O montante será utilizado principalmente para recomprar títulos emitidos em 2021, que vencem em março de 2026. Aproximadamente US$ 400 milhões desses papéis já foram readquiridos. A estrutura do acordo prevê a possibilidade de conversão da dívida em ações com desconto, caso o Telegram opte por abrir capital no futuro — cenário ainda distante, segundo analistas do mercado.
O movimento financeiro ocorre em meio a tensões legais envolvendo o fundador da plataforma, Pavel Durov, investigado na França por suposta falta de cooperação com autoridades sobre o uso do aplicativo em atividades ilícitas. Após ser detido, Durov recebeu autorização para retornar a Dubai, onde fica a sede do Telegram. De volta aos Emirados Árabes Unidos, ele declarou que a empresa “não apenas atendeu, mas superou as expectativas legais em moderação, cooperação e prevenção de crimes”.
Apesar dos desafios legais, o Telegram apresentou números sólidos.

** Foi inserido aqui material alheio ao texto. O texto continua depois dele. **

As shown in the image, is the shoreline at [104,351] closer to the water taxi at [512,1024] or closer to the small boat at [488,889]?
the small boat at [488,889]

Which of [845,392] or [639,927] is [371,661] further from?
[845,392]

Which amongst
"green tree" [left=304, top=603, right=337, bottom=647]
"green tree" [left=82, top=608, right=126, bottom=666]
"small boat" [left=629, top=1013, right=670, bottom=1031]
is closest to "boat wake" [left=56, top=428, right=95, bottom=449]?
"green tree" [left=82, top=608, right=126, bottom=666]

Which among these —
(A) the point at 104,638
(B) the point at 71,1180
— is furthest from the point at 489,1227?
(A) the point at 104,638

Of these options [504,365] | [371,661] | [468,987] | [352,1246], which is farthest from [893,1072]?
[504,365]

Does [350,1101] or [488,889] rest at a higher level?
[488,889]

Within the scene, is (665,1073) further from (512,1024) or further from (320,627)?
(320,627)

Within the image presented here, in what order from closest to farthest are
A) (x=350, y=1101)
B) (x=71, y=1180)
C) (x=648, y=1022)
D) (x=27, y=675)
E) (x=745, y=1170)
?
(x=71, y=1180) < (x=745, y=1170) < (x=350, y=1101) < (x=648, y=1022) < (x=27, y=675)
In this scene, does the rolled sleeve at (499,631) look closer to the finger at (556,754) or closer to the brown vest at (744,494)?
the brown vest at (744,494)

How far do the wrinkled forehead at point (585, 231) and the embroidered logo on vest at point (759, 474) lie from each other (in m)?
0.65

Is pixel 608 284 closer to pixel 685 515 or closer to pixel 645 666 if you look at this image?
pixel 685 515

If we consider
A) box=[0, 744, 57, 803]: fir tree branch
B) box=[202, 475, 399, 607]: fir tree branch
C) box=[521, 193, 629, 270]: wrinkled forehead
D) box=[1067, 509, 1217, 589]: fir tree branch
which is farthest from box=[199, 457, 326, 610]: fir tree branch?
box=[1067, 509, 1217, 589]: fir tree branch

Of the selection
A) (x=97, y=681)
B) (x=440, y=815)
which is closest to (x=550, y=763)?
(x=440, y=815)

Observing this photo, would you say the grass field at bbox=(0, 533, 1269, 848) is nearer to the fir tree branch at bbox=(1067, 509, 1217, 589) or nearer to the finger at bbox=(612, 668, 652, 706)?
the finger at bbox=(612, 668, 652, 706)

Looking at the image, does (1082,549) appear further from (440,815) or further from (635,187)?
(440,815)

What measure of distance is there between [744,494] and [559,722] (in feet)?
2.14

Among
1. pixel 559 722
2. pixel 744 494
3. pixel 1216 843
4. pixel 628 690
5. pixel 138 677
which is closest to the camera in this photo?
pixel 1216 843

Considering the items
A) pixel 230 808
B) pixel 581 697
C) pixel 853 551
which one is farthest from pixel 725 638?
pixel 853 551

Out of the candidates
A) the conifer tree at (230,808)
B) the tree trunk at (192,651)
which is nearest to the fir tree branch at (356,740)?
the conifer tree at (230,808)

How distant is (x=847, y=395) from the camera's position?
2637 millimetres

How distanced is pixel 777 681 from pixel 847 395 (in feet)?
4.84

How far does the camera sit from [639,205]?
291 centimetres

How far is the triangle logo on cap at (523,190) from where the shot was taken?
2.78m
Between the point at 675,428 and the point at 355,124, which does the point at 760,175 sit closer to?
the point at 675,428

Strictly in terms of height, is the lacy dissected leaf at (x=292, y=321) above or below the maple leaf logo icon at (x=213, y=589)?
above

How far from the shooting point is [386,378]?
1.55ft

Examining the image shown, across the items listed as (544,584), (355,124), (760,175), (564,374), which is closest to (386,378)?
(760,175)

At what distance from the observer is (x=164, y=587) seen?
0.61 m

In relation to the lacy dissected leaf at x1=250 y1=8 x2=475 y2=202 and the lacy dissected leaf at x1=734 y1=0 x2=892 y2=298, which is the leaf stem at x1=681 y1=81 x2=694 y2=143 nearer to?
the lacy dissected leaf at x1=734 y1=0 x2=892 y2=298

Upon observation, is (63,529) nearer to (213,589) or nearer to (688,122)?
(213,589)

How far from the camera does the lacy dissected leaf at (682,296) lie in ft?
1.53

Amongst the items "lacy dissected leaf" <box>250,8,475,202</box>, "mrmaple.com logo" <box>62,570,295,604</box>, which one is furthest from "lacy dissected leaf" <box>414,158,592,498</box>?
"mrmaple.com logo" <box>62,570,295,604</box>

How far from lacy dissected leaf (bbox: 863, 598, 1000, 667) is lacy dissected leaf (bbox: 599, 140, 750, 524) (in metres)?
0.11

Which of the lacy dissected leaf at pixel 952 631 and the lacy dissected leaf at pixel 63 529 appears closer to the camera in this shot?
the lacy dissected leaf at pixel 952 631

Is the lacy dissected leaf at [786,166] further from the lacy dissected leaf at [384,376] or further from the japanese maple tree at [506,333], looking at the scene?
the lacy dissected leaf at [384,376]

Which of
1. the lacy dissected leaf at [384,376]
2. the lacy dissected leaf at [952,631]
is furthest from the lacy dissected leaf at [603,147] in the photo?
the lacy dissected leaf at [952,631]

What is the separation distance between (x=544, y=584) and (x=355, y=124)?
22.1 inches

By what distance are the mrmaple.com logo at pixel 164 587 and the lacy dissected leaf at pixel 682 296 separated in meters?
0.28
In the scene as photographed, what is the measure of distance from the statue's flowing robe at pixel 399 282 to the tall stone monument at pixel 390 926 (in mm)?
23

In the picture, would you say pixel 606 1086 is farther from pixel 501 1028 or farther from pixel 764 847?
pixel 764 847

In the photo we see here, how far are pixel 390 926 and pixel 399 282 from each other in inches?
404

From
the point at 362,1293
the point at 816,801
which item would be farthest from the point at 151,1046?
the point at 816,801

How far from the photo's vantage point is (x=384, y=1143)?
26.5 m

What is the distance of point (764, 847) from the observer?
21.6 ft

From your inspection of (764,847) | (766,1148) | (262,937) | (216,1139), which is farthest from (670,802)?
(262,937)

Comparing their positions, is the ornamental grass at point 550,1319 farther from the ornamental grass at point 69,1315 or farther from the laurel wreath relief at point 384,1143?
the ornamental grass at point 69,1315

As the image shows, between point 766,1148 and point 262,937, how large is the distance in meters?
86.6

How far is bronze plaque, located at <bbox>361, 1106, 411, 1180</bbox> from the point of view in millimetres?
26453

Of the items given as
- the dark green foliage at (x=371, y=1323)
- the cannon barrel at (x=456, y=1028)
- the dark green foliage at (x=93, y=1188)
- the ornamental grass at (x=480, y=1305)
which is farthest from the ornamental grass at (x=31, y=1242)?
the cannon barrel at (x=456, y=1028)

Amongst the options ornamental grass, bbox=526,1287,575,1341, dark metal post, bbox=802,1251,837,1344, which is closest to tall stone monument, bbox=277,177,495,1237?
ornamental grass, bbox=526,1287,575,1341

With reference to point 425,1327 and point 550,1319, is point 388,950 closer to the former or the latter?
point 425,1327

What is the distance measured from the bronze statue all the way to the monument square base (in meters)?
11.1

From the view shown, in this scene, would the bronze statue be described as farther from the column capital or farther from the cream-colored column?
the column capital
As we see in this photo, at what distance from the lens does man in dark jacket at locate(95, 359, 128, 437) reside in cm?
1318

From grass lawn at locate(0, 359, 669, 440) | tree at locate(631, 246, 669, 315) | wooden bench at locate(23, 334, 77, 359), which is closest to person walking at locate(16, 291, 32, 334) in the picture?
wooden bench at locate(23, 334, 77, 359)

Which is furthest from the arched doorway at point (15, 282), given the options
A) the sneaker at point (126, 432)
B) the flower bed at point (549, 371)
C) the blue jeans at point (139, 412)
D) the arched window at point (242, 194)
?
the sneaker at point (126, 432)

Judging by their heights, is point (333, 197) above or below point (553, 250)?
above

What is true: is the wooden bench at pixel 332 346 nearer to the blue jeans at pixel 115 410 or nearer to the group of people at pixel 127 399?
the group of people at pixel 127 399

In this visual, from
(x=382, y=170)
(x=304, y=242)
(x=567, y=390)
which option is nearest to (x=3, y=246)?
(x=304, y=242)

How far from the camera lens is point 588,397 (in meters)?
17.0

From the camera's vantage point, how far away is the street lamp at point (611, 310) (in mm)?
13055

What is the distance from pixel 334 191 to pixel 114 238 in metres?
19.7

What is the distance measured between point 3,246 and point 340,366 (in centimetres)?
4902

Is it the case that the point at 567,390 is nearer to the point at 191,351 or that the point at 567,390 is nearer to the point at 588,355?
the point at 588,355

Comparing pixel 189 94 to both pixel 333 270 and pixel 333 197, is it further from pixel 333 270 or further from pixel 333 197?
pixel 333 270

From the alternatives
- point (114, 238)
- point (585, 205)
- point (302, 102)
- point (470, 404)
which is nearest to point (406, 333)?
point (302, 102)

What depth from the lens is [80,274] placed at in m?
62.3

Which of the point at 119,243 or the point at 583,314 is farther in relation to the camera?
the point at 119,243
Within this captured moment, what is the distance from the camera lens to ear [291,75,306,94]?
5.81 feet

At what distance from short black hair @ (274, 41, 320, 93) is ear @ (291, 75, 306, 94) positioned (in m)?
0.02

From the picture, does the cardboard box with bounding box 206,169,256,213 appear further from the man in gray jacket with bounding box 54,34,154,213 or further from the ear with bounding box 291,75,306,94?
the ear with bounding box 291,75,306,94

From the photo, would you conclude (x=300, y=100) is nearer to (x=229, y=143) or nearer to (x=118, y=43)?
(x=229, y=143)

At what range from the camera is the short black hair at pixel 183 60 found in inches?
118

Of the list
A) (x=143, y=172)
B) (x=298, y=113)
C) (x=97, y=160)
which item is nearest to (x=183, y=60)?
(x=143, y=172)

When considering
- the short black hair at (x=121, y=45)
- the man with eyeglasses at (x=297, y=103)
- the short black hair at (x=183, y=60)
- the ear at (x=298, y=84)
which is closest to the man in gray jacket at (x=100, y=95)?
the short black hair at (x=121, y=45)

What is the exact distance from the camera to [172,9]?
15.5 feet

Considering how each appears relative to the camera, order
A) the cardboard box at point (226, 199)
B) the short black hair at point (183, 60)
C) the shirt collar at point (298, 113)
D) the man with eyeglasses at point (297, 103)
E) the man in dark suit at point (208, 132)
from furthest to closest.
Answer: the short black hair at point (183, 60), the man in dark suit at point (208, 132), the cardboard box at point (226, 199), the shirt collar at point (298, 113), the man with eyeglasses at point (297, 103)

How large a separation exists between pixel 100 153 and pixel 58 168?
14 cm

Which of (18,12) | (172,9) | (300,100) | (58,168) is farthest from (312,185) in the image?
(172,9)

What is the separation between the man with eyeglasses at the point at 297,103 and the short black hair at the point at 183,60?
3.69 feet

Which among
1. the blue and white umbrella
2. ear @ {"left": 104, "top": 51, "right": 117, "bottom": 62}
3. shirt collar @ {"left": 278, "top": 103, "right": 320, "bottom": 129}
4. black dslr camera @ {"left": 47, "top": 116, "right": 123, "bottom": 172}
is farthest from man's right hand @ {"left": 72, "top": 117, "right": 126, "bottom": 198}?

Em 2024, a companhia registrou lucro de US$ 540 milhões, revertendo um prejuízo de US$ 173 milhões em 2023. A receita anual alcançou US$ 1,4 bilhão, impulsionada por assinaturas premium, receitas publicitárias e parcerias no ecossistema de blockchain da Ton.
O anúncio da captação impulsionou o preço do Toncoin (TON), token associado à The Open Network, que avançou 6%, sendo negociado próximo a US$ 3,20, de acordo com dados da CoinGecko. O ativo costuma responder com sensibilidade a acontecimentos ligados à plataforma e seu CEO.
A TON Foundation também divulgou a nomeação de Nikola Plecas, ex-Visa, como vice-presidente de pagamentos. O executivo ficará responsável por fortalecer a estratégia global da fundação e ampliar as capacidades de pagamento da rede TON, em especial na integração com o Telegram.